*Texto do exercício*
* * *

Nessa fala, Escoffier dizia que as mulheres não funcionam numa cozinha profissional porque agem com o coração e não seguem muito as regras de uma receita. “Aquilo me chamou muita atenção: minha ideia ao encerrar o menu dessa forma foi ressignificar o papel da mulher e mostrar que, quase um século depois, temos uma cozinha 100% feminina e de alta cozinha.”

Nem por isso, Tássia Magalhães se considera feminista. O seu intuito é apenas conquistar um pouco mais de espaço para as mulheres dentro da cozinha profissional: “Se a gente parar para pensar, no Brasil já há algumas cozinhas nesse caminho, mas ainda falta muito.”

Ao mesmo tempo, o prato de codornas do menu também homenageia o restaurante Le Faison d’Or ("O Faisão de Ouro") inaugurado por Escoffier em Cannes, em 1879.

“É uma obrigação render uma homenagem a ele, que também criou as brigadas de cozinha, o conceito de menu degustação e é um precursor da alta gastronomia moderna”, explica a chef.

Toda a criação do menu teve um fundo histórico e, de certa forma, educativo. “Estou com uma equipe muito jovem de meninas e eu queria trazer para elas um pouco da história da gastronomia: mostrar um pouco a base clássica, falar das pessoas que foram importantes”, conta ela.

* * *

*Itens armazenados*
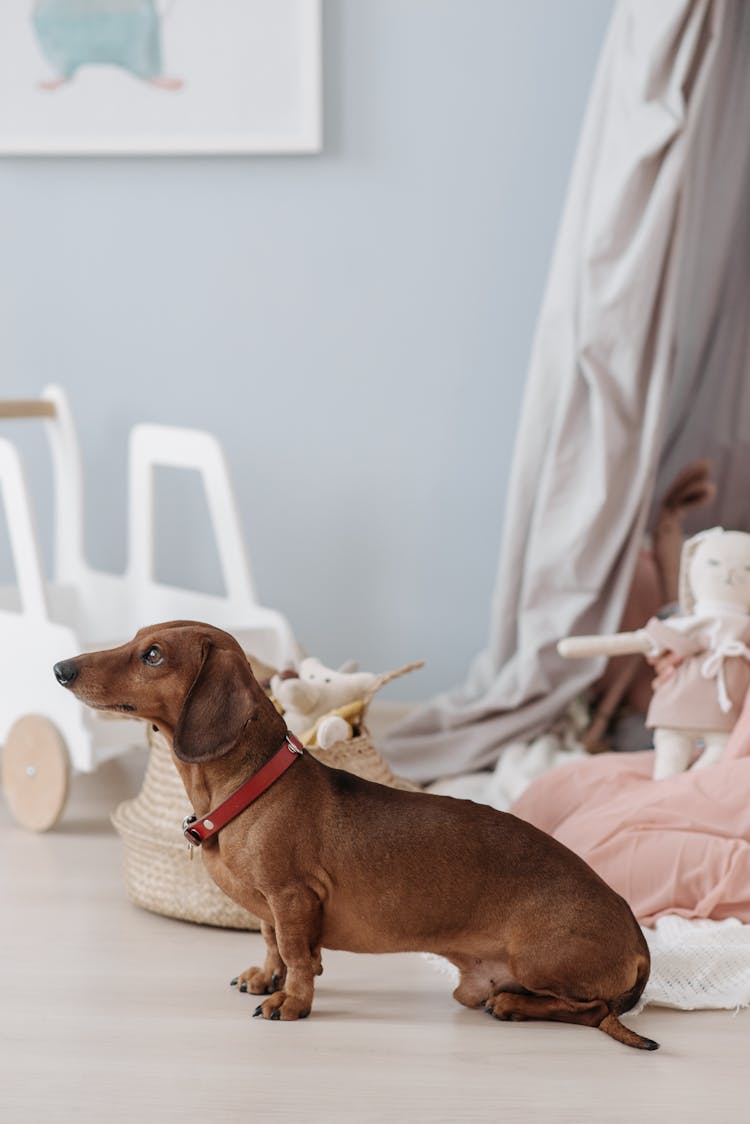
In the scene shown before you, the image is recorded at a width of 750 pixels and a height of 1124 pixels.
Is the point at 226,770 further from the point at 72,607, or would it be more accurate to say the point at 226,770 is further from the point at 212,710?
the point at 72,607

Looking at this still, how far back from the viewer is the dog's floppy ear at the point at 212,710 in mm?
1297

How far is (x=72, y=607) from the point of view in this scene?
2.51 metres

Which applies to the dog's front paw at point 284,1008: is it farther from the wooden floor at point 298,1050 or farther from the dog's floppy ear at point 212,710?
the dog's floppy ear at point 212,710

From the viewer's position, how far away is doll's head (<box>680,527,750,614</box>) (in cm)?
194

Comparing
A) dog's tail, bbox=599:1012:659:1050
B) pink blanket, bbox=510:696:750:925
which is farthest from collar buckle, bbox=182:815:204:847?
pink blanket, bbox=510:696:750:925

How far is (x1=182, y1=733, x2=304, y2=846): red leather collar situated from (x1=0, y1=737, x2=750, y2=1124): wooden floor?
201 mm

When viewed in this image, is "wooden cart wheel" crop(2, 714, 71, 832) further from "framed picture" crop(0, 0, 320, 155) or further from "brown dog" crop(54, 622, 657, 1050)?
"framed picture" crop(0, 0, 320, 155)

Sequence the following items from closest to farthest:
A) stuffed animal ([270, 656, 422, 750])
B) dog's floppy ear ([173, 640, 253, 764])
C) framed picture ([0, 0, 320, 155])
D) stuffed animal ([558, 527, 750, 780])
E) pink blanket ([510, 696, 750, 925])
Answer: dog's floppy ear ([173, 640, 253, 764]) < pink blanket ([510, 696, 750, 925]) < stuffed animal ([270, 656, 422, 750]) < stuffed animal ([558, 527, 750, 780]) < framed picture ([0, 0, 320, 155])

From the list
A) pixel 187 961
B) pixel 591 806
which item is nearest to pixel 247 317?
pixel 591 806

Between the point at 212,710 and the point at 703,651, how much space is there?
897 mm

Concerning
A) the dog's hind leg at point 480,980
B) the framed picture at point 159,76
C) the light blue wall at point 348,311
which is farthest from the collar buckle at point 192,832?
the framed picture at point 159,76

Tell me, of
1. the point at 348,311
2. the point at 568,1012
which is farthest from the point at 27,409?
the point at 568,1012

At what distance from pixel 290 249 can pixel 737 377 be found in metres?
0.88

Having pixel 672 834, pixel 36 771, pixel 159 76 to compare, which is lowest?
pixel 36 771
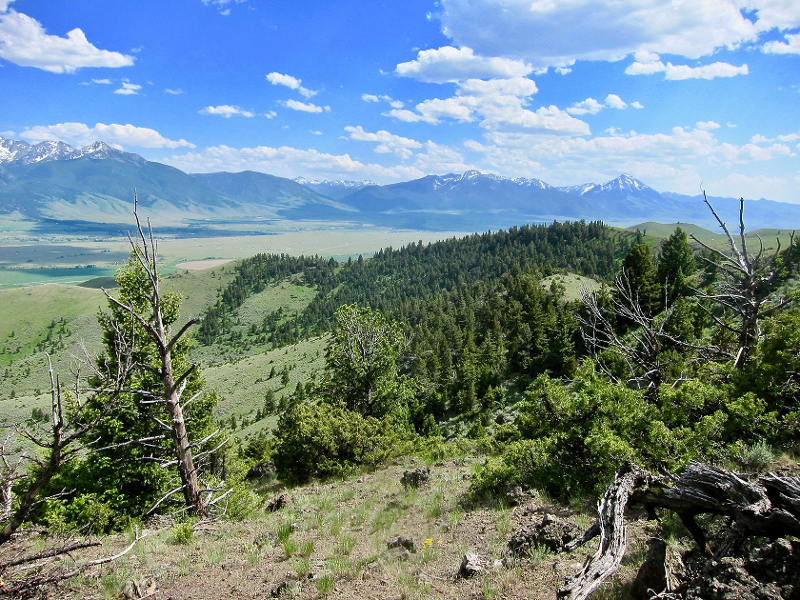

* * *

*Tarefas a realizar*
• A. Como você resumiria em duas frases o texto sobre o menu de Tássia Magalhães?
• B. Você pode transcrever do texto sobre o menu de Tássia Magalhães tudo o que vai de "Ao mesmo tempo, o" até "Cannes, em 1879."?

*Gabarito*
• A. Tássia Magalhães encerrou o menu de forma a ressignificar o papel da mulher, contrariando uma fala de Escoffier segundo a qual as mulheres não funcionam numa cozinha profissional. Sem se considerar feminista, ela quer mais espaço para as mulheres nesse meio, e seu menu, que também homenageia Escoffier, tem um fundo histórico e educativo voltado à sua equipe jovem de meninas.

• B.
Ao mesmo tempo, o prato de codornas do menu também homenageia o restaurante Le Faison d’Or ("O Faisão de Ouro") inaugurado por Escoffier em Cannes, em 1879.